Current is the same everywhere

  • In series circuits the same current flows through all components: R(total) = R1 + R2

  • The size of the current is determined by the total pd of the cells and the total resistance of the circuit

  • I = V / R

Resistance Adds Up

  • In series circuits the total resistance of two components is just the sum of their resistance.

  • This is because by adding a resistor in series, the two resistors have to share the total pd.

  • The potential difference across each resistor is lower, so the current through each resistor is also lower.

  • In a series circuit, the current is the same everywhere so the total current in the circuit is reduced when a resistor is added.

  • This means the total resistance of the circuit increases.

  • The bigger a component’s resistance, the bigger its share of the total potential difference

Cell Potential Difference Adds Up

  • There is a bigger pd when more cells are in series, if they’re all connected the same way.

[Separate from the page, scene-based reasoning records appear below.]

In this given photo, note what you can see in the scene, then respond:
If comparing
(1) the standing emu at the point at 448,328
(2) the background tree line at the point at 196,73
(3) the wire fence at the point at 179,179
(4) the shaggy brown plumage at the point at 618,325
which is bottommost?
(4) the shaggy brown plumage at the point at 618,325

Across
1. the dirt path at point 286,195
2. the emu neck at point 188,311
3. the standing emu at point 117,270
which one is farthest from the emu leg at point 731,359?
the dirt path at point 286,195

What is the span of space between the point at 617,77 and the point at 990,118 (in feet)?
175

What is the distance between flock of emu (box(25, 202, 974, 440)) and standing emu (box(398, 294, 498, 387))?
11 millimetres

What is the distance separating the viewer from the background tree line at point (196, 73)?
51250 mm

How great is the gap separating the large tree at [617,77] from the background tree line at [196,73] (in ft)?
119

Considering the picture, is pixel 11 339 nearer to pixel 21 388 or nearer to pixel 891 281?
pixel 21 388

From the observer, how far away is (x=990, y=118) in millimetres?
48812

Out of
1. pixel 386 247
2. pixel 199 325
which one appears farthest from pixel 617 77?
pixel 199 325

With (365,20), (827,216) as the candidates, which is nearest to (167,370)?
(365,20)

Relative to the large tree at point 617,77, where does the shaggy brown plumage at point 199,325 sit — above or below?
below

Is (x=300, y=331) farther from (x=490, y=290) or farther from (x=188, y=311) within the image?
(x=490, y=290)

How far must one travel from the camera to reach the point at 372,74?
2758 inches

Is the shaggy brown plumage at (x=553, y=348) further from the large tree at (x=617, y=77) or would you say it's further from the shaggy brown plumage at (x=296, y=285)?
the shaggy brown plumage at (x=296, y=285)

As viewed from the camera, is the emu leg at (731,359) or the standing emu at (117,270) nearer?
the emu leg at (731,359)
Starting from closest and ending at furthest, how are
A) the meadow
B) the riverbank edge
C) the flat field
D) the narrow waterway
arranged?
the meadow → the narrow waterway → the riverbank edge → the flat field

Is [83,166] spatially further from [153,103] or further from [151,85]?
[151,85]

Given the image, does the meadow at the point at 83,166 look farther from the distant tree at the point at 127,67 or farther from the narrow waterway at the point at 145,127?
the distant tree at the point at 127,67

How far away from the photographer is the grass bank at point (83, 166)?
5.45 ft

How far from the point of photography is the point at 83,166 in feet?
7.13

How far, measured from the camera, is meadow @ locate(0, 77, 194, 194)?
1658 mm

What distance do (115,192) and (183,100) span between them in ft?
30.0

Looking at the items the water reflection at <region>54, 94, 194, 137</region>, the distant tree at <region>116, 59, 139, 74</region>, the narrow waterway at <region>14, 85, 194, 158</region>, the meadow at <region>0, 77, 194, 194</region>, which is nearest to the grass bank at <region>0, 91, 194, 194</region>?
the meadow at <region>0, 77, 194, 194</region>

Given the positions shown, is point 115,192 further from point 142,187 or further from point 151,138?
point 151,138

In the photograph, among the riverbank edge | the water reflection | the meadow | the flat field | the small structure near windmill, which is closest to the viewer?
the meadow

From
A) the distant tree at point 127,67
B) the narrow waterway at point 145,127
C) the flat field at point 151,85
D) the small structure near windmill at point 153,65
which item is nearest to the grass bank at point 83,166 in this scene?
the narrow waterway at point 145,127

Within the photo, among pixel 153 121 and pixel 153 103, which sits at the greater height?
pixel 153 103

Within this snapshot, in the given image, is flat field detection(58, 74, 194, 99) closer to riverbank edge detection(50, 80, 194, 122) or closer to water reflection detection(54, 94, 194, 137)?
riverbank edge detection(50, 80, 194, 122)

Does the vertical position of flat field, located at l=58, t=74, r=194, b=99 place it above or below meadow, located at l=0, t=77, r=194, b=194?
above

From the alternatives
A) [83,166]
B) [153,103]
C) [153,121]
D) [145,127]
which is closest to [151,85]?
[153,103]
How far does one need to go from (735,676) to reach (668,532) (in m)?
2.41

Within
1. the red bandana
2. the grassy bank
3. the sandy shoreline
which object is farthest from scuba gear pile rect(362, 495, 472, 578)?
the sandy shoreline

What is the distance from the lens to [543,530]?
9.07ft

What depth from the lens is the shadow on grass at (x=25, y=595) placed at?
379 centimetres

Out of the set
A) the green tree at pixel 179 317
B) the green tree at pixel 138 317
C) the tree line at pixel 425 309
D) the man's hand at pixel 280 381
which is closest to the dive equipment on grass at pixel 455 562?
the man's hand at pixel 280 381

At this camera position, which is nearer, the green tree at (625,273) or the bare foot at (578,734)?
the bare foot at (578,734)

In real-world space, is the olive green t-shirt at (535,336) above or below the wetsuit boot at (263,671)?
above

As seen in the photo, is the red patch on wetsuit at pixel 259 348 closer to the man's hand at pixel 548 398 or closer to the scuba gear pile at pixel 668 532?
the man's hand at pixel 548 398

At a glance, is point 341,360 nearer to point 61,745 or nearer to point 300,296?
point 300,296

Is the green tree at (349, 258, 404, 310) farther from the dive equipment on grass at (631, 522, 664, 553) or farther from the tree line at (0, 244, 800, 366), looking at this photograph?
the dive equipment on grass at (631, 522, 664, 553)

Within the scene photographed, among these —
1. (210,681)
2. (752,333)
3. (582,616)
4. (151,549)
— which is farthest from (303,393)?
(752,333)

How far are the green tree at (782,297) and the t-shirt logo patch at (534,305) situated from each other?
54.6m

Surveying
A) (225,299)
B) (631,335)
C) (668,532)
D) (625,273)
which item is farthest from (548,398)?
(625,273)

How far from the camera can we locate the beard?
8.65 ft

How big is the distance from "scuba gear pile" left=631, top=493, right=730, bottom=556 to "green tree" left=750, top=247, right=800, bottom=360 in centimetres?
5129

    • For example when two cells with a potential difference of 1.5V are connected in series they supply 3V between them.

2.6-Parallel Circuits

Parallel Circuits-Independence and Isolation

  • In Parallel Circuits, each components is separately connected to the +ve and -ve of the supply, except ammeters, which are always connected in series.

  • If you remove or disconnect one of them, it will hardly effect the others at all

  • This obviously how most things must be connected, for example in cars and in household electrics.

  • You have to be able to switch everything on and off separately

  • Everyday circuits often include a mixture of series and parallel parts

Potential Difference is the Same Across all Components

  • In parallel circuits all components get the full source pd, so the potential difference is the same across all components

  • This means that identical bulbs connected in parallel will all be at the same brightness

Current is Shared between Branches

  • In parallel circuits the total current flowing around the circuit is equal to the total of all the currents through the separate components

  • In a parallel circuit, there are junctions where the current either splits or rejoins.

  • The total current going into a junction has to equal the total current leaving

  • If two identical components are connected in parallel then the same current will flow through each component

Adding a Resistor in Parallel Reduces the Total Resistance

  • If you have two resistors in parallel, their total resistance is less than the resistance of the smallest of the two resistors

  • This can be tough to get your head around, but think about it like this:

    • In parallel, both resistors have the same potential difference across them as the source

      • This means the ‘pushing force’ making the current flow is the same as the source pd for each resistor that you add

      • But by adding another loop, the current has more than one direction to go in

      • This increases the total current that can flow around the circuit.

        • Using V=IR, an increase in current means a decrease in the total resistance of the circuits

2.7-Investigating Resistance

You can Investigate adding Resistors in series

  • First, you’ll need to find at least four identical resistors

  • Then build the circuit shown on the right using one of the resistors.

    • Make a note of the potential difference of the battery

  • Measure the current through the circuit using the ammeter.

    • Use this to calculate the resistance of the circuit using R=V/I

  • Add another resistor, in series with the first

  • Again, measure the current through the circuit and use this and the potential difference of the battery to calculate the overall resistance of the circuit

  • Repeat steps 4 and 5 until you’ve added all of your resistors

  • Plot a graph of the number of resistors against the total resistance of the circuit

Or in Parallel

  • Using the same equipment as before, build the same initial circuit

  • Measure the total current through the circuit and calculate the resistance of the circuit using R=V/I

  • Next, add another resistor, in parallel with the first

  • Measure the total current through the circuit and use this and the potential difference of the battery to calculate the overall resistance of the circuit

  • Repeat steps 3 and 4 until you’ve added all of your resistors

  • Plot a graph of the number of resistors in the circuit against the total resistance

Your results should match the Resistance Rules

  • You should find that adding resistors in series increases the total resistance of the circuit

  • The more resistors you add, the larger the resistance of the whole circuit

  • When you add resistors in parallel, the total current through the circuit increases-so the total resistance of the circuit has decreased

  • The more resistors you add, the smaller the overall resistance becomes

  • These results agree with what you’ve learnt about resistance in series and parallel circuits.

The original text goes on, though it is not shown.